Korespondencja z Rio de Janeiro Ilony Berezowskiej
Alicja Fiodorow biegła w mocnej stawce zawodniczej, ale po mocnym finiszu musiała uznać jedynie wyższość Amerykanki. 20-latka Deja Young pobiegła najlepiej w tym sezonie, przekraczając linię mety z czasem 25,46 s. Odpowiedzią radomianki był czas 25,61 s., który również był jej najszybszym czasem w sezonie.
- No zdecydowanie wolałabym wyprzedzić Amerykankę, ale przecież nie można się nie cieszyć z dwóch srebrnych medali. Mam nadzieję, że na rekordy i na złoto jeszcze przyjdzie czas. Może to będzie w Tokio. A na razie będę myślała o kolejnych mistrzostwach świata za rok- mówiła szczęśliwa Alicja, która oprócz medali otrzymała również maskotkę paraolimpiady – Toma (na zdjęciu z Barbarą Niewiedział, złotą medalistką na 1500m)

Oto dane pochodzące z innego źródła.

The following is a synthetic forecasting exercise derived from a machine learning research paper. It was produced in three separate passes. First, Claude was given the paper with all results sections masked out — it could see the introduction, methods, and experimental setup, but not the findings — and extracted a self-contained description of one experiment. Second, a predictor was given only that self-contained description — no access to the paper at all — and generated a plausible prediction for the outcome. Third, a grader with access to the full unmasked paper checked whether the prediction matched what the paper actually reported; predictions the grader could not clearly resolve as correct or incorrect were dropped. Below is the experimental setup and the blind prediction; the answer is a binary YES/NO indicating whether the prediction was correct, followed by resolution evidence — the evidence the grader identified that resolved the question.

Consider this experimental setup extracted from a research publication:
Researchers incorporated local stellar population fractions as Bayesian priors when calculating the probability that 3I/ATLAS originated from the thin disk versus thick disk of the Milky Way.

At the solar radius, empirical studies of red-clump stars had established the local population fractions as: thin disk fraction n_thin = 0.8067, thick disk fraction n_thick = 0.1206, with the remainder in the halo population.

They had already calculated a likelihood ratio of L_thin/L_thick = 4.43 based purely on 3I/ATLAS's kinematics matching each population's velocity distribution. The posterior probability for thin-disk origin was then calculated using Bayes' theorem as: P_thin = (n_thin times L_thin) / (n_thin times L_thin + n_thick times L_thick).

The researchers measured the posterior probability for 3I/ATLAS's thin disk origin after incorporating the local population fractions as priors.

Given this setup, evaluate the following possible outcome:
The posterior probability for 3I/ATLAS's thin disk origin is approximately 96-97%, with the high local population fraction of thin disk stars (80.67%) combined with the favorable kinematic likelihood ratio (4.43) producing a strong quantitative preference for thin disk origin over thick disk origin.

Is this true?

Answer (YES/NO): YES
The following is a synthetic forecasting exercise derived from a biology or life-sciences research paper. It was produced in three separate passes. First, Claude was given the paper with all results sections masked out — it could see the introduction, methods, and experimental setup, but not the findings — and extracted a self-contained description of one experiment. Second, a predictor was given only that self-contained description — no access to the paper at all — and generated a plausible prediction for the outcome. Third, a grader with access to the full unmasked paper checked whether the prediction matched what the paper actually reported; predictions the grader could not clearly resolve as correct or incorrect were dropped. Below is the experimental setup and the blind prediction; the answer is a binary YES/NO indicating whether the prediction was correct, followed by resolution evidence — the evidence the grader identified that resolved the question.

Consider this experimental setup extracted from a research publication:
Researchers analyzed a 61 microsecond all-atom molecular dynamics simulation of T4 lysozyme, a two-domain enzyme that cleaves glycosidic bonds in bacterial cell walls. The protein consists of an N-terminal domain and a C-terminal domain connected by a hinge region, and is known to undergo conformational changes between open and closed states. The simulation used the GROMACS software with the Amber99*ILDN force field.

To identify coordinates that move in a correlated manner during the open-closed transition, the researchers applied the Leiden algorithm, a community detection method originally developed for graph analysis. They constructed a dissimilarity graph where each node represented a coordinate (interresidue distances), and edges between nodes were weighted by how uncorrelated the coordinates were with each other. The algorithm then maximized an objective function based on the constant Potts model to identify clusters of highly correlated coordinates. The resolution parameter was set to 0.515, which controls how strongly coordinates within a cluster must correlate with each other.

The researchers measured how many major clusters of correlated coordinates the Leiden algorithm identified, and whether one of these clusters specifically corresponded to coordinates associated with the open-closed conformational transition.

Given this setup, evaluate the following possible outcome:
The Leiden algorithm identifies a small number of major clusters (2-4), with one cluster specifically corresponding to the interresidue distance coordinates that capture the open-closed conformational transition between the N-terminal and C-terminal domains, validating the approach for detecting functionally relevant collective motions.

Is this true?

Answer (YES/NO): YES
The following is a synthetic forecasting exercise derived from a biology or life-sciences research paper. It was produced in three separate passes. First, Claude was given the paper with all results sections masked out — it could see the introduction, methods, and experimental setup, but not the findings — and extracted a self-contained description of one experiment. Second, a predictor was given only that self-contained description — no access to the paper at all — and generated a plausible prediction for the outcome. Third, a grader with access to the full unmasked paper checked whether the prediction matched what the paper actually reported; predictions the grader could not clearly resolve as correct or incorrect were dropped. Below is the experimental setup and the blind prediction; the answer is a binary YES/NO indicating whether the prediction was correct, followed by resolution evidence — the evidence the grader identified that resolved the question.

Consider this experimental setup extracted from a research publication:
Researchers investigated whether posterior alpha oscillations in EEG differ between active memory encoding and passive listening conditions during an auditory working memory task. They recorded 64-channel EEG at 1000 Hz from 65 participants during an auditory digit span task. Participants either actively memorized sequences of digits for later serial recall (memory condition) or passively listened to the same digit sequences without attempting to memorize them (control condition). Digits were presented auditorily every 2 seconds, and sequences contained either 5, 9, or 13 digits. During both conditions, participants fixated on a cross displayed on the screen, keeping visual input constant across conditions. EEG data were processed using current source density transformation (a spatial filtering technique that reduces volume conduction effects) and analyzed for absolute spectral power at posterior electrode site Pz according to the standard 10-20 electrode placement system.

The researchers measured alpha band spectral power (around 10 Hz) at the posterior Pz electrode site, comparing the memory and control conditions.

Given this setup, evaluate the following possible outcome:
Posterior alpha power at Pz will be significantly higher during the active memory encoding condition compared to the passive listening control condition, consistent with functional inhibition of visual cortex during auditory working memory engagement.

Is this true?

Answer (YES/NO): NO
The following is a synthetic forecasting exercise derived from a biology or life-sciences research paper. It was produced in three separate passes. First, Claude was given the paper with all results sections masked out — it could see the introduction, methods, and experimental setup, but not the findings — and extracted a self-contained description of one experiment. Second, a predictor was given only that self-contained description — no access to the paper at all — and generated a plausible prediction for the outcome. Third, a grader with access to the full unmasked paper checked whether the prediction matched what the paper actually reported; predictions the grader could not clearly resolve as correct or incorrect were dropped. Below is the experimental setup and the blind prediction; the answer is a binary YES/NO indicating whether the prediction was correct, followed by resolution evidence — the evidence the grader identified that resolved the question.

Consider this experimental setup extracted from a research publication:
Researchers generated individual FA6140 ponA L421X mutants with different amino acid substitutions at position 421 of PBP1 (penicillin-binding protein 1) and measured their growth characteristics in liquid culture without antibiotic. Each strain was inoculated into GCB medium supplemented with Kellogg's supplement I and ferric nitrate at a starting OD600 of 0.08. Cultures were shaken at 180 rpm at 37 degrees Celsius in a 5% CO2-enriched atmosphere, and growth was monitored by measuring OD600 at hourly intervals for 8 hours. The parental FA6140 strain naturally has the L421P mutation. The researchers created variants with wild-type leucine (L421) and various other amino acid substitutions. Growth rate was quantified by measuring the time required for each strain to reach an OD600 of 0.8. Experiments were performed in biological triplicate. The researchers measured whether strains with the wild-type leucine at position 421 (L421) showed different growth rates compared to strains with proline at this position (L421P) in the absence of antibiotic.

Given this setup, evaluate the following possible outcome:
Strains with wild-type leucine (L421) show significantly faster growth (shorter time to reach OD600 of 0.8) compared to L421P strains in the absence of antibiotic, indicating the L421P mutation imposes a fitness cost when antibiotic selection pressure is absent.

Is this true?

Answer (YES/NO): NO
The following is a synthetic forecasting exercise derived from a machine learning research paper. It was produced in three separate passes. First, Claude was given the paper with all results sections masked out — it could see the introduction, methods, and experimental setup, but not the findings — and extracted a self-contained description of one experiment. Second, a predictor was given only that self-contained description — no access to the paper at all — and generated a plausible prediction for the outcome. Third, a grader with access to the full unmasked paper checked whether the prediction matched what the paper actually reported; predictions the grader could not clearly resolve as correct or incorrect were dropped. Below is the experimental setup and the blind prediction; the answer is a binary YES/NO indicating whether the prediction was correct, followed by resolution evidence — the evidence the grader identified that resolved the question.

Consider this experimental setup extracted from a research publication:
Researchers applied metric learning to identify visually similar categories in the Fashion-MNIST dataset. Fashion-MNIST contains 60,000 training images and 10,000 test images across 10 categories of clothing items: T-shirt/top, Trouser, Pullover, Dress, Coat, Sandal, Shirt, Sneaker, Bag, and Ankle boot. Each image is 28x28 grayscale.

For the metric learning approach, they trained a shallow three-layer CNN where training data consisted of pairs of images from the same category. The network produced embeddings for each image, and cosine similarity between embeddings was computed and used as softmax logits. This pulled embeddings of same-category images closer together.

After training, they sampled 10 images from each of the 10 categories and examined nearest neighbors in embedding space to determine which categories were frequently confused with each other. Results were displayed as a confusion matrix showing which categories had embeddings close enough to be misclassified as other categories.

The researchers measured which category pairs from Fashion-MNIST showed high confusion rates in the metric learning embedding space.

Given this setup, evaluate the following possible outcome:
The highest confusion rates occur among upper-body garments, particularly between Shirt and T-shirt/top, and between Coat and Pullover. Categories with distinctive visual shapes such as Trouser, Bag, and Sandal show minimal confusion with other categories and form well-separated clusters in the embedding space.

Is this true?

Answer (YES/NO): NO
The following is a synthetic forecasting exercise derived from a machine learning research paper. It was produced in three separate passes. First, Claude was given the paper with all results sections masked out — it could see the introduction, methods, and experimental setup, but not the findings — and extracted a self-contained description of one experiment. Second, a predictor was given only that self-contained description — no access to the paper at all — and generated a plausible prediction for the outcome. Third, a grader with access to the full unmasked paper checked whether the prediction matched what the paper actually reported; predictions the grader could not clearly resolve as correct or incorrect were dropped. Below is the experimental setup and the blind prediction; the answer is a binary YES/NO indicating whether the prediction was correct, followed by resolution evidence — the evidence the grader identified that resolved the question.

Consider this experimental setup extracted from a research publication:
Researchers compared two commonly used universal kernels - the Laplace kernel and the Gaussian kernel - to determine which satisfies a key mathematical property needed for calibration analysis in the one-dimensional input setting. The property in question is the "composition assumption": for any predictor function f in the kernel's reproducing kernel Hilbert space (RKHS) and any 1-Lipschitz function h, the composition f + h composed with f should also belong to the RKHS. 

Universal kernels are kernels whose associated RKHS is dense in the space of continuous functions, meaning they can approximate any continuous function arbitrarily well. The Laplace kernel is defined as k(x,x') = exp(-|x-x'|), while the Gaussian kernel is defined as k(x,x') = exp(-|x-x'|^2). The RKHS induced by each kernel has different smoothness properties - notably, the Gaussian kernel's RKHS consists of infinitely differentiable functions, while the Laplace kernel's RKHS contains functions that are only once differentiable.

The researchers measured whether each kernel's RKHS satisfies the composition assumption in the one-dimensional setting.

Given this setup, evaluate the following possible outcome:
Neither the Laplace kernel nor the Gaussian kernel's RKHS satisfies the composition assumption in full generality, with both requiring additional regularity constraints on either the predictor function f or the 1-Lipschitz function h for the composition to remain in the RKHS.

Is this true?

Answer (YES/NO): NO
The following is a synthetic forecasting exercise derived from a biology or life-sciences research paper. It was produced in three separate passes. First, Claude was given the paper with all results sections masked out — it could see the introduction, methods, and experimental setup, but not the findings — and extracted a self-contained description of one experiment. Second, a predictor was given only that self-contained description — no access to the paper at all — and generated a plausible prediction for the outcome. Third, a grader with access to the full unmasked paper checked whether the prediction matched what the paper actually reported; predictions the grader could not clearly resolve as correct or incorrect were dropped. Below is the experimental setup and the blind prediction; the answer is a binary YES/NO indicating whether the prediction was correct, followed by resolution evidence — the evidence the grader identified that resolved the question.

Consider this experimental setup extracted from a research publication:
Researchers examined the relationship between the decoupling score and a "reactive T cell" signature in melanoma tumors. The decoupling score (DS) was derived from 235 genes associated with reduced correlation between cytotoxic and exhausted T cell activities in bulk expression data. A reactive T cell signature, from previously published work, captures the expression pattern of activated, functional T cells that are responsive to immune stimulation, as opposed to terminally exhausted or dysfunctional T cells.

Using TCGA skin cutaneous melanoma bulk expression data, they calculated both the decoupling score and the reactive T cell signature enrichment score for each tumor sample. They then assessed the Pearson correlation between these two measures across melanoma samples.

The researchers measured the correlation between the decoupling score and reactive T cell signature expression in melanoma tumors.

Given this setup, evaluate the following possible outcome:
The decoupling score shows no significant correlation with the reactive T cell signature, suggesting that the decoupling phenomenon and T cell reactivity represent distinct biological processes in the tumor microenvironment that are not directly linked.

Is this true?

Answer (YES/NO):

- Na te maskotki już czekają dzieci w rodzinie. Przynajmniej nie będą się kłócić o kolor głowy. Obydwie maskotki mają srebrne włosy - żartowała Alicja
W piątkowej sesji porannej na dystansie 400m pobiegł również Krzysztof Ciuksza. Ukończył bieg na czwartym miejscu z czasem 55.97. - Medalu nie ma, ale jest rekord życiowy. Narzuciłem sobie za szybkie tempo - mówił na mecie Krzysztof, który rozpoczął finisz, tuż po ukończeniu pierwszego okrążenia.